Interview with Paula Fredriksen (Part II)


Part I of my interview is here. I started by asking Prof. Fredriksen about her book Augustine and the Jews.

ACLD: Augustine (like many others) seems to have continued the line of Christian supersessionism that he inherited. Do you think that this line was a misappropriation of Jesus’ apocalyptic urgency? I.e. was Jesus’ message of good news for insiders/bad news for outsiders the root of the problem?

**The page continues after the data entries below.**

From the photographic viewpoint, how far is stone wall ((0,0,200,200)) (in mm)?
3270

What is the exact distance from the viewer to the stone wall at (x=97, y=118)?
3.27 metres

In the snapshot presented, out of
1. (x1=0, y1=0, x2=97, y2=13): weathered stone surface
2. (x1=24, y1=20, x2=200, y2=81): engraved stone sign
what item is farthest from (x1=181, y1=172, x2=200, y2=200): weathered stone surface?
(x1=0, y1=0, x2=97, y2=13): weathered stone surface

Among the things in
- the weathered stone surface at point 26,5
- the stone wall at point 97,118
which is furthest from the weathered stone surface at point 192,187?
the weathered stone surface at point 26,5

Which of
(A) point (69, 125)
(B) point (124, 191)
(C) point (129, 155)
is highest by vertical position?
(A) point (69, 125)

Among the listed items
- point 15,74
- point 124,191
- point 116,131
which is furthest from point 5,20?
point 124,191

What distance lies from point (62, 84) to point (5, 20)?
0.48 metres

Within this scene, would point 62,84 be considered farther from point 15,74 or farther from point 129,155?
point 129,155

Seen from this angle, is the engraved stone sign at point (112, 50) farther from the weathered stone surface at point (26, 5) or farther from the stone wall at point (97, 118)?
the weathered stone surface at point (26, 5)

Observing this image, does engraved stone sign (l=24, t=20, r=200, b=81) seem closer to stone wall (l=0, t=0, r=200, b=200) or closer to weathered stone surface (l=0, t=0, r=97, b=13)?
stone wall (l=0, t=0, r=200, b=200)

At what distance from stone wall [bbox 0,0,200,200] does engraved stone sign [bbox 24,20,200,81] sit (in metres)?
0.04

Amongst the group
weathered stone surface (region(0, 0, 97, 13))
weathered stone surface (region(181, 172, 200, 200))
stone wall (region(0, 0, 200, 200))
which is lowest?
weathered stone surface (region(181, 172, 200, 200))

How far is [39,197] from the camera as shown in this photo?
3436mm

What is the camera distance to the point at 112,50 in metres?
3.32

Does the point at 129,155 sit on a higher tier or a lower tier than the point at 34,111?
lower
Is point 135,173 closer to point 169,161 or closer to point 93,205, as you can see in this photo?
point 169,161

PF: Gentile Christian supersessionism is a product of internal Christian arguments in the late first/early second century. Paul was not a Christian. He was an apocalyptic Jewish visionary who was convinced that he was right about who the messiah was, and about what time it was on God's clock: mostly he argues with or against other Christ-following Jews. Once the ethnic context of the readership of hellenistic Jewish texts (LXX, and the texts that will later make up the NT) shifts, their intra-Jewish arguments become anti-Jewish arguments. Jesus' apocalyptic urgency — again, about what time it was on God's clock — is not a first-order cause of any of this.

1 comment:

  1. Isn't there a lot of biblical evidence that Paul was so highly hellenized, as a Roman citizen in one account, and constant advocate of "Greeks" by all accounts, that most Jews would not have considered him a Jew at all? Which is why he is arrested, and presumably executed.

    Indeed, if Paul tried to appear Jewish at all,isn't there the possiblity that it was the same kind of effort as Augustine defending Jusaism? In part as really, a defense of Christianity; as consistently true to OT/"Jewish" traditions? Here Augustine and Paul are not really defending Judaism; but are ironically defending Christianity.